Seit eineinhalb Jahren diskutieren Bund und Länder über eine Reform der Erbschaftsteuer. Nun liegt ein Kompromiss auf dem Tisch. Foto: dpa

Die große Koalition hat bei der Reform der Erbschaftsteuer keine gute Figur gemacht. Wenigstens bleibt der Politik das peinliche Eingeständnis erspart, dass die Verfassungsrichter erneut eingreifen müssen, meint Wirtschaftsredakteur Roland Pichler.

Berlin - Das war knapp. Wenige Tage, bevor sich das Bundesverfassungsgericht erneut mit der Erbschaftsteuer befasst, zimmert der Vermittlungsausschuss in aller Eile eine Lösung. Damit können Bund und Länder zwar das Schlimmste verhindern. Das Eingeständnis, dass die große Koalition im Zusammenspiel mit den Ländern kein neues Erbschaftsteuerrecht hinbekommt, wäre eine Blamage für alle Beteiligten gewesen. Das gilt umso mehr, als das Verfassungsgericht dem Gesetzgeber eineinhalb Jahre Zeit gegeben hat, um verfassungsfeste Regeln zu finden. Die Politik benötigte eine Verlängerungszeit, um dem Auftrag nachzukommen. Damit siegte letztlich doch noch die Vernunft, denn bei einem Scheitern wäre ein großer Schaden für das Ansehen von Politik und die Rechtssicherheit von Unternehmen entstanden. Nach der Einigung im Vermittlungsausschuss ist wenigstens gewährleistet, dass das neue Erbschaftsteuergesetz zustande kommt. Ob es Bestand haben wird, muss sich zeigen. Es ist absehbar, dass gegen die neuen Regeln erneut geklagt wird.

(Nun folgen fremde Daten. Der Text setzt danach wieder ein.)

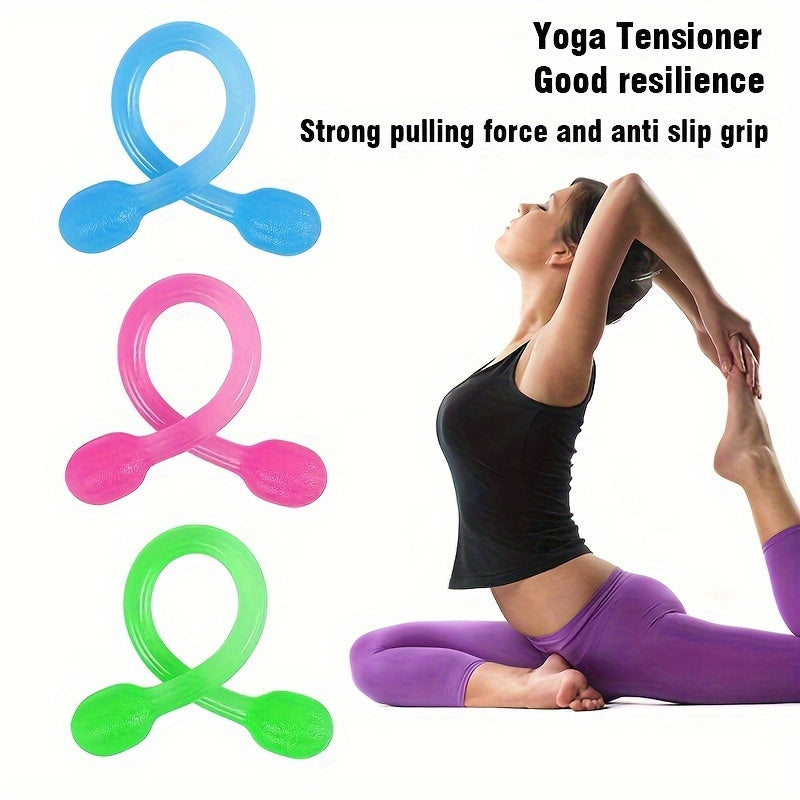 Yoga Silicone Tension Rope TPR Tension Device For Sport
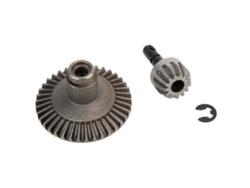 Juego de engranajes cónicos de acero 38T/13T para coche RC Axial SCX10VAYOToy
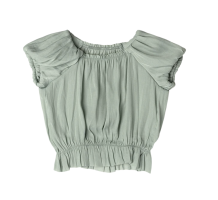 maileg princess blouse, 6-8 jaar - lichtgroen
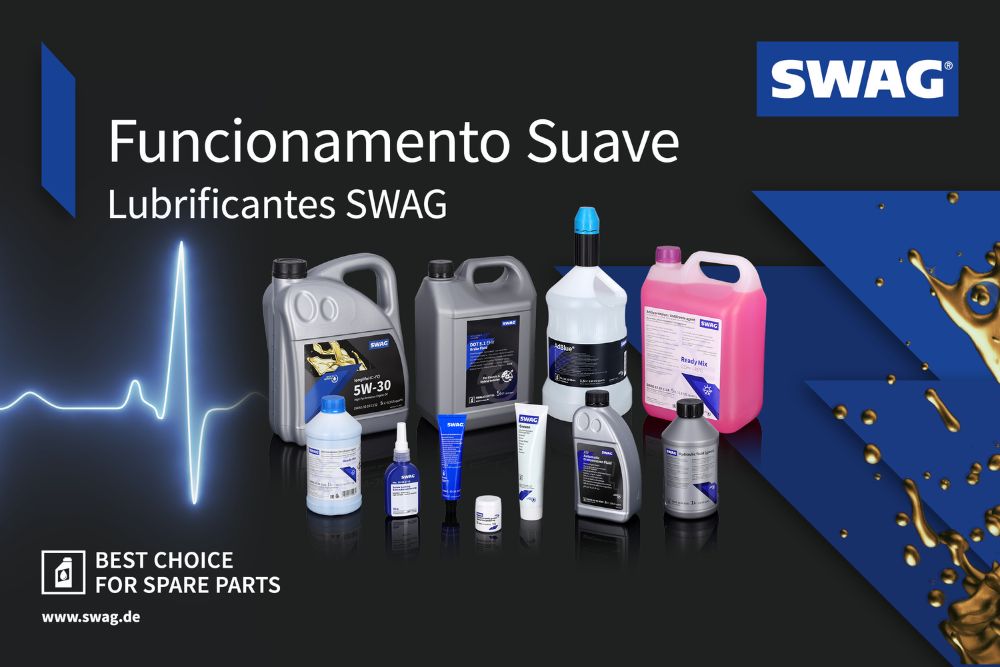 SWAG lança campanha de Lubrificantes e Produtos Químicos
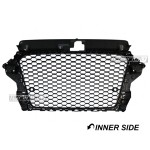 RS išvaizdos priekinės grotelės skirtos Audi A3 8V / S3 8V (12-16)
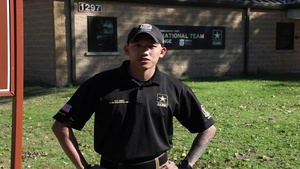 Staff Sgt. Kevin Nguyen Gives a Christmas Greeting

Kompromiss unter großem Zeitdruck

Der Vermittlungsausschuss hat unter enormem Zeitdruck eine Einigung erzielt. Dabei ging es um eine politische Verständigung und weniger darum, ob die Korrekturen sinnvoll sind. Durch die vielen Anläufe ist das Gesetz kompliziert geworden. Von einem einfachen Steuergesetz, für das der frühere Verfassungsrichter Paul Kirchhof streitet, ist der Entwurf weit entfernt. Zur Wahrheit gehört aber auch, dass ein Niedrigsteuermodell à la Kirchhof gerade für die großen Familienunternehmen viele ungelöste Fragen aufwirft. Deshalb gab es in der kurzen Zeit zu Änderungen im bestehenden System keine Alternative. Positiv ist zu bewerten, dass die meisten Familienunternehmen weiterhin steuerlich verschont werden. In der öffentlichen Debatte kam zu kurz, dass dies an den Erhalt des Unternehmens und der Arbeitsplätze gebunden ist. Festzuhalten ist, dass sich die Bedingungen für große Familienunternehmen im Vergleich zum Bundestagsentwurf verschlechtert haben. Bei der Stundung und im Bewertungsrecht greifen verschärfte Regelungen. Das ist der Preis dafür, dass die rot-grünen Länder zugestimmt haben. Dabei ging es ein Jahr vor der Bundestagswahl vor allem um Symbolpolitik. Die SPD sieht als ihre Trophäe an, dass Segelyachten, Oldtimer und Kunstsammlungen nicht zum begünstigten Betriebsvermögen zählen. In der Praxis spielen solche Luxusgegenstände im Betrieb eher eine untergeordnete Rolle. In vielen Punkten reflektiert das Gesetz die parteipolitische Arithmetik. Das erschwert die Anwendung. Die Länge der Verhandlungen hat nicht dazu geführt, dass das Gesetz besser geworden ist.